DIRECTIONS: In the listing below, find each line with the string "United" and report it.

SUPPLIED DATA:
★ ★ ★ ★ ★ ★ ★

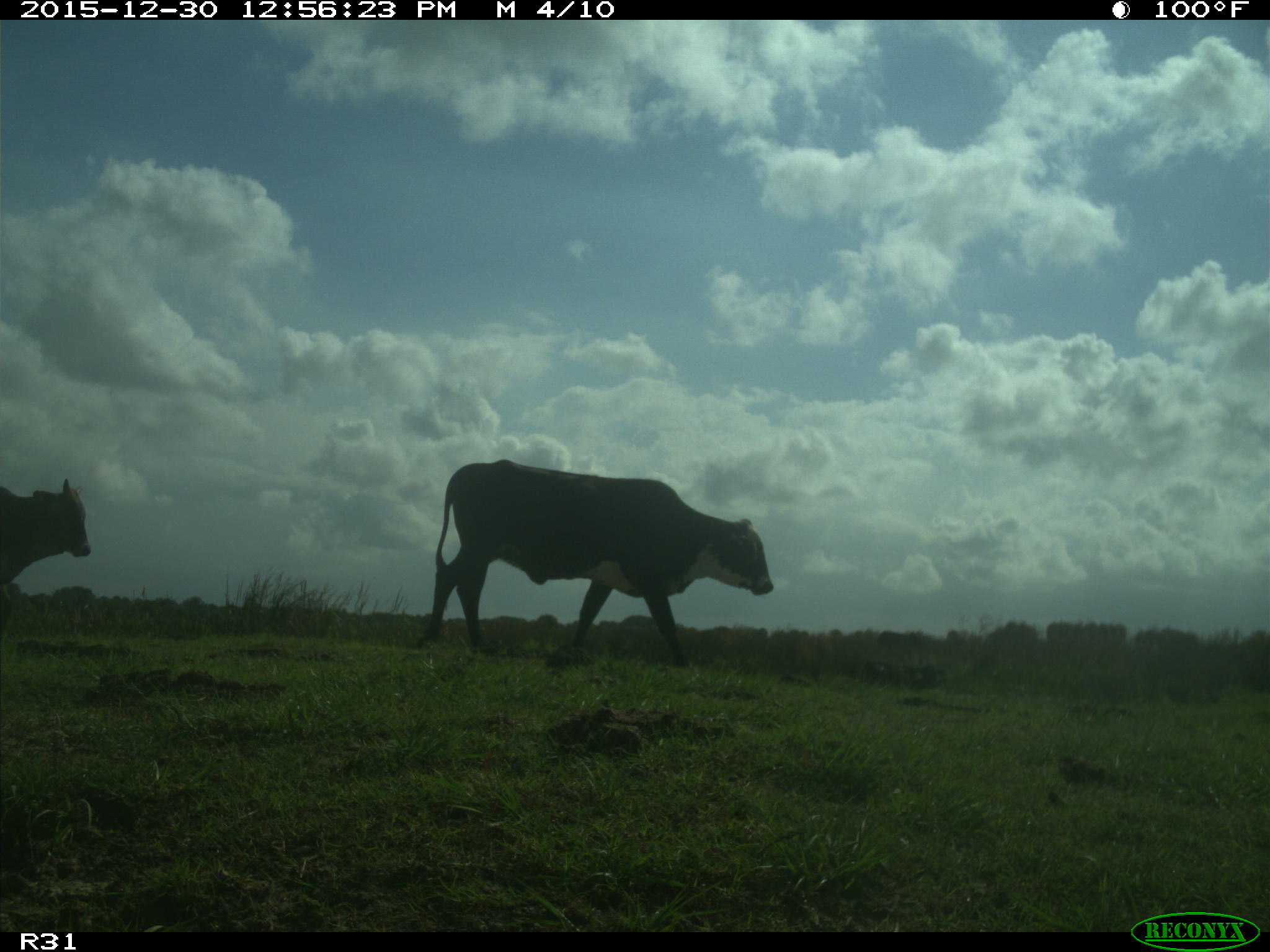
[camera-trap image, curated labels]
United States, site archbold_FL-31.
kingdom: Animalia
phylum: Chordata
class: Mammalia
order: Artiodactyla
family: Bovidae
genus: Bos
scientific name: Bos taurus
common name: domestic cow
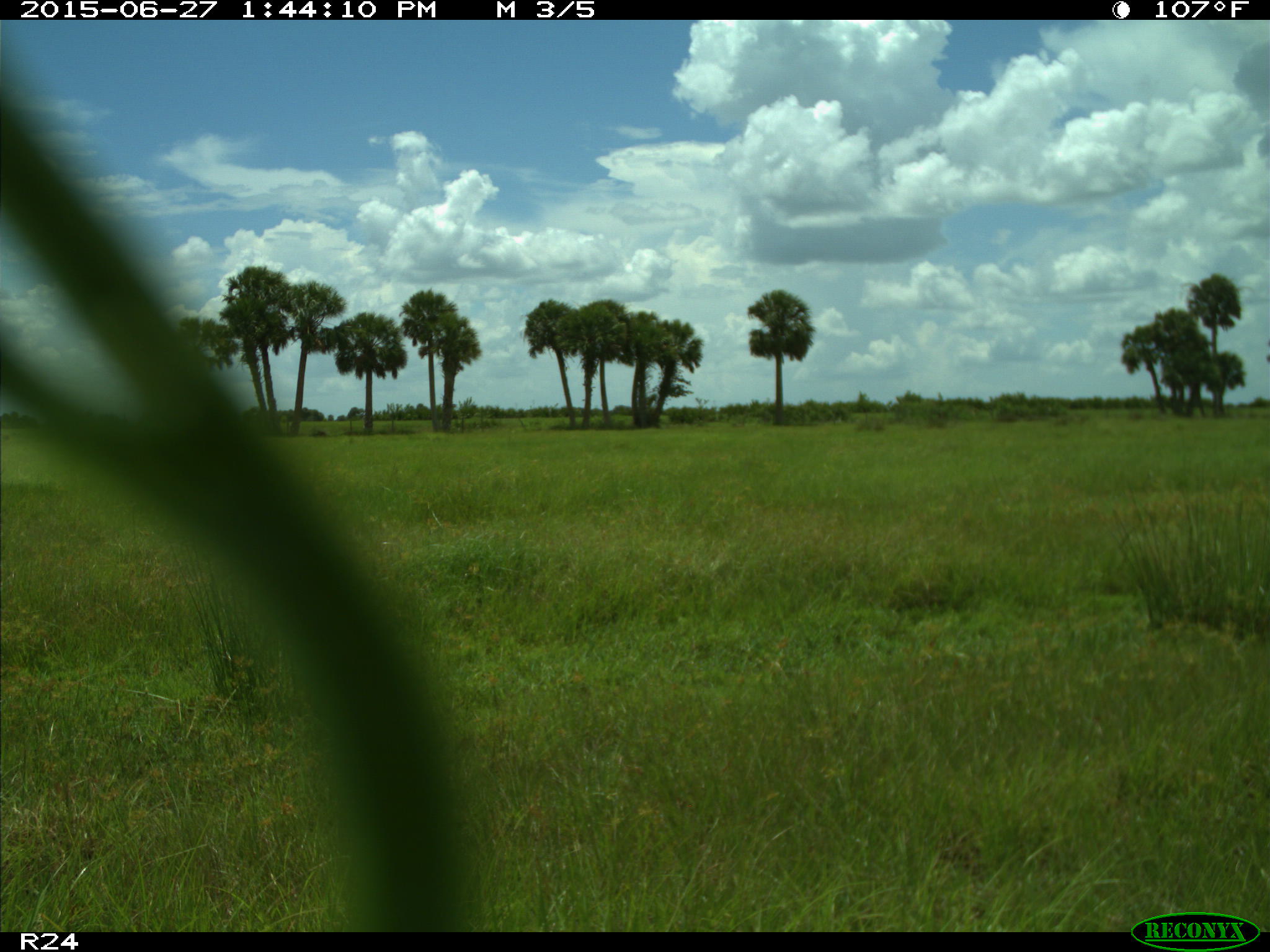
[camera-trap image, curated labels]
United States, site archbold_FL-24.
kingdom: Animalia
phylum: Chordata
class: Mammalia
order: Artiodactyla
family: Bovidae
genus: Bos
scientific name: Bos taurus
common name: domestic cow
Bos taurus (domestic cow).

★ ★ ★ ★ ★ ★ ★

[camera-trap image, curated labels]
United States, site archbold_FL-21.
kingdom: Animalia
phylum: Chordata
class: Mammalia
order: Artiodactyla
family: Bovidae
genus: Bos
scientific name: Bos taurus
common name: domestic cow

★ ★ ★ ★ ★ ★ ★

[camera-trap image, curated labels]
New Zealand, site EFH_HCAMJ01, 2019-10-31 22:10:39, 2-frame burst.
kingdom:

★ ★ ★ ★ ★ ★ ★

THE ANSWER:
United States, site archbold_FL-31.
United States, site archbold_FL-24.
United States, site archbold_FL-21.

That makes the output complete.